今月号でめでたく第60回目を迎えました。
ご愛読いただいている方は古来稀なりといえども
本当にありがたいことです。DOもDOも。
機材面など音楽的でタメになる話はハマ・オカモト君に任せ、
音楽家としての日常や有難い心得などは高水健司大先生=”大仏さん”に委ね、
ユーモア溢れる笑い話はかわいしのぶさんに到底かなわず、
ただ読者の気分を害することのないようにということだけを肝に銘じながら
ペン先に祈るような気持ちで一文字一文字シタタメて参りました。
今までの文章を読み返してみると
連載というのは不思議なもので
月一とは言えその時その時のモードが如実に現れていて
この時オレDOしちゃってたんだろ? みたいなことがママあります。
妙にダークだったり、やたらクールぶってたり、変にウカレていたり、
総じてこのコラム、結構オモシロいです。(自画自賛!)
毎月気が付くと締め切り直前で、
そのたびに、オレはなんでこうなんだろうか…と嘆きながらも
次は何を書こうかなとニヤニヤヘラヘラ、
そしたらホラ、やっぱりもう締め切りが迫っています。
締め切りの方から待ちきれずにこちらへやってくるようです。
この締め切りというヤツは本当にイヤな顔をしていて
あぁもうお願いだからそれ以上近づかないで、と毎度思うのですが、
いざコイツが来ないとなるときっとモノ凄く寂しいのでしょうね。
だからお願い、神様もう少しだけ。

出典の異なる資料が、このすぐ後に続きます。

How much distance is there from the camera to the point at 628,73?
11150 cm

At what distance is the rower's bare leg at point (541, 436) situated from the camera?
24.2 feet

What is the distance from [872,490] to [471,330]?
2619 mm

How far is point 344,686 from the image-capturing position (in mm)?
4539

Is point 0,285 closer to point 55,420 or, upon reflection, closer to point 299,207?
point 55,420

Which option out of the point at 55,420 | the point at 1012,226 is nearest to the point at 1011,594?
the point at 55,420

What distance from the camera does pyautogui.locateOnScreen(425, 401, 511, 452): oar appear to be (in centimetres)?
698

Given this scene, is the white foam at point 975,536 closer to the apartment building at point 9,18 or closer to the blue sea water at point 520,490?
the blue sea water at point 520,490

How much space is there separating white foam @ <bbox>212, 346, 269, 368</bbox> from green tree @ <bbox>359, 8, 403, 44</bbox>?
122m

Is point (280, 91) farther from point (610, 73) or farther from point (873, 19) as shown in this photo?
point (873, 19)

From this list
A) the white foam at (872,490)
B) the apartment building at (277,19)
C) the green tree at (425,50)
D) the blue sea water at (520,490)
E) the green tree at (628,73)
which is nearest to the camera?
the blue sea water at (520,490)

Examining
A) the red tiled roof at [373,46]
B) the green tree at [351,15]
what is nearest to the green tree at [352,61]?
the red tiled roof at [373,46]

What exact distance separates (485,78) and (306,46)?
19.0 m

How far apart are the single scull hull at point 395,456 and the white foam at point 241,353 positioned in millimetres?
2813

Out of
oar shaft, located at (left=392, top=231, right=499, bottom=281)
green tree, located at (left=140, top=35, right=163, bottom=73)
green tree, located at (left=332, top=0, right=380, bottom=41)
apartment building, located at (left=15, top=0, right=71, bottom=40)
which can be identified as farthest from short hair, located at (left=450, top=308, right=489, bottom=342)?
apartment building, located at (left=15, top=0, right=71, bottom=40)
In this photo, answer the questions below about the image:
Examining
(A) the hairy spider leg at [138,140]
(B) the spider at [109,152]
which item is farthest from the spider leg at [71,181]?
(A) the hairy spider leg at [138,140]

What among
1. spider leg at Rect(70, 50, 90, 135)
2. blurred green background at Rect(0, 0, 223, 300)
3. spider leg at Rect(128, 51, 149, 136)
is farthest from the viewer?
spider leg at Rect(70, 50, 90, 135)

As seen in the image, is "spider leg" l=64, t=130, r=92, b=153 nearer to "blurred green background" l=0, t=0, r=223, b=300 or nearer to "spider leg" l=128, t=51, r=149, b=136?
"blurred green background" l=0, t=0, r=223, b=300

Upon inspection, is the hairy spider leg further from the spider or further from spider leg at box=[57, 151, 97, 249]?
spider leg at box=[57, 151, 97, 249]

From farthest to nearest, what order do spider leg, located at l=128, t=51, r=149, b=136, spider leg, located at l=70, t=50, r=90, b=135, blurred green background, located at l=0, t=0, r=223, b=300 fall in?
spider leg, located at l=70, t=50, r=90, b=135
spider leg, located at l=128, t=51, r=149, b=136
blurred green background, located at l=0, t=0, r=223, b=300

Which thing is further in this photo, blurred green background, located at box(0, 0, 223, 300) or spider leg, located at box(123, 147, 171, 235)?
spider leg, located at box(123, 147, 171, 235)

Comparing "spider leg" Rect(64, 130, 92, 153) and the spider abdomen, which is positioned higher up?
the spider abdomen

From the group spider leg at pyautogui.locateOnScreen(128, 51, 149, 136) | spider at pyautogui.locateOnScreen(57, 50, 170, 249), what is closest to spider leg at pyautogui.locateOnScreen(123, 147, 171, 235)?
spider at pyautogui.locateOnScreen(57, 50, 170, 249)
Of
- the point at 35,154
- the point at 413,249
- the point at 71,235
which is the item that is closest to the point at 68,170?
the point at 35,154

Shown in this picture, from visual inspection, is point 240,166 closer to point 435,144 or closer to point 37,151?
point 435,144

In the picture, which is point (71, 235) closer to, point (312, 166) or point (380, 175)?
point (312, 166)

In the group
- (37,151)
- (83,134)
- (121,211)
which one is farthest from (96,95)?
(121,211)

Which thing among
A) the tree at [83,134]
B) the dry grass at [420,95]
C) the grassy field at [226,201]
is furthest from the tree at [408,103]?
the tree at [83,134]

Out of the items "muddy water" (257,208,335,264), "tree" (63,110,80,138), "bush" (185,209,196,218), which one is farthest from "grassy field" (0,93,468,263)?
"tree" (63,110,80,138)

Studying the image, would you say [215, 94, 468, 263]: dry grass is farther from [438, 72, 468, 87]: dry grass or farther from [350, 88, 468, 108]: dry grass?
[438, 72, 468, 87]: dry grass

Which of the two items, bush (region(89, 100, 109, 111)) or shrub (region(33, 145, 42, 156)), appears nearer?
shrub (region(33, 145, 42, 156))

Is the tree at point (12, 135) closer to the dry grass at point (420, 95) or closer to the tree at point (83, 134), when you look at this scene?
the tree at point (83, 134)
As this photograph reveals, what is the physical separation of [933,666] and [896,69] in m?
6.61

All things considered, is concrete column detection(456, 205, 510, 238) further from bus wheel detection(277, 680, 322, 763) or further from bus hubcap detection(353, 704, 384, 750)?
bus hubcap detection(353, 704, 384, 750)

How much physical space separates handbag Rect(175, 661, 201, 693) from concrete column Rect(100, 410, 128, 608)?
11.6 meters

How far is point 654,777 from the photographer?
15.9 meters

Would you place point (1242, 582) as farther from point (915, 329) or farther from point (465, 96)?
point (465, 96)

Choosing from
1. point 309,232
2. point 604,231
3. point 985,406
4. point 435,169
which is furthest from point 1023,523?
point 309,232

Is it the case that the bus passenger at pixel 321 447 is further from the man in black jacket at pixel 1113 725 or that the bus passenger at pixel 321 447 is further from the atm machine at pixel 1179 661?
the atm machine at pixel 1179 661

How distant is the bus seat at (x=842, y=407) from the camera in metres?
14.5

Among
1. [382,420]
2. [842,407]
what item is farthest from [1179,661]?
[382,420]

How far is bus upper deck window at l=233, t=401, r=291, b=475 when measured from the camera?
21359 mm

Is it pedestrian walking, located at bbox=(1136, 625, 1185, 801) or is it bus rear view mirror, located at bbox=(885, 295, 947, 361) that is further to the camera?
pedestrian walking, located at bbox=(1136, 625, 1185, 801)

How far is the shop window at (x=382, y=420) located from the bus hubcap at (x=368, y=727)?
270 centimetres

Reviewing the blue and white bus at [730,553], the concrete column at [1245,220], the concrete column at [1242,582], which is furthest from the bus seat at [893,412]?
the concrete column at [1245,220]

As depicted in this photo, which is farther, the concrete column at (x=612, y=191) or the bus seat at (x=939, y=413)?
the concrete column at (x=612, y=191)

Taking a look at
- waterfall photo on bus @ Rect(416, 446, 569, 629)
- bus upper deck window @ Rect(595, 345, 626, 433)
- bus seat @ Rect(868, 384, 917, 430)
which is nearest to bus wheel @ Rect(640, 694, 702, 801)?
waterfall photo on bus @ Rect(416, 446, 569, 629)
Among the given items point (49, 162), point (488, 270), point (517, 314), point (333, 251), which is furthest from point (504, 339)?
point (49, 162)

(昔そんなドラマがありましたネ)
DOこまでやれるのかは神のみぞ知る、
ひとまず仏さまのように気持ちを鎮めて
さて第61回目の文章を今からヒネリ出すことにします。
うたうたい
【2014/2/19】
歌い継がれる歌を作った人と、
その歌を自分の歌にしてしまう人。
うたうたいはすごいですね。
まぎれもなく初恋の嵐のライブでありながら、
それぞれの歌い手さんのライブもマルッと一本観たかのような
お腹いっぱいの夜。
最高に楽しい時間。
それでいて、
自分の中の深い深いところにまで手探りでかき回されたような
ドキッとするようなヒリヒリとした時間でもありました。
音楽は深い。
柏
【2014/2/17】
柏よいとこ一度はおいで。
昨年のゴールデンウィークから一年経たないうちに
また来られてありがたや。
個人的には年末にも来ましたが。
恒例の”ディスクユニオン詣で”も叶ってうれしか。
個人的には年末にも詣でましたが。
PALOOZAにお集りのみなさん、
寒い中ようこそお越し下さいました。
柏で鳴らす音はいつもより人懐っこい気がします。
このカラダによくなじんだ空気がそうさせるのかも知れません。
と、いかにも地元民ぶるのもせからしか。
なにはともあれ
素晴らしい柏の夜に、
ピースマークを送りましょう。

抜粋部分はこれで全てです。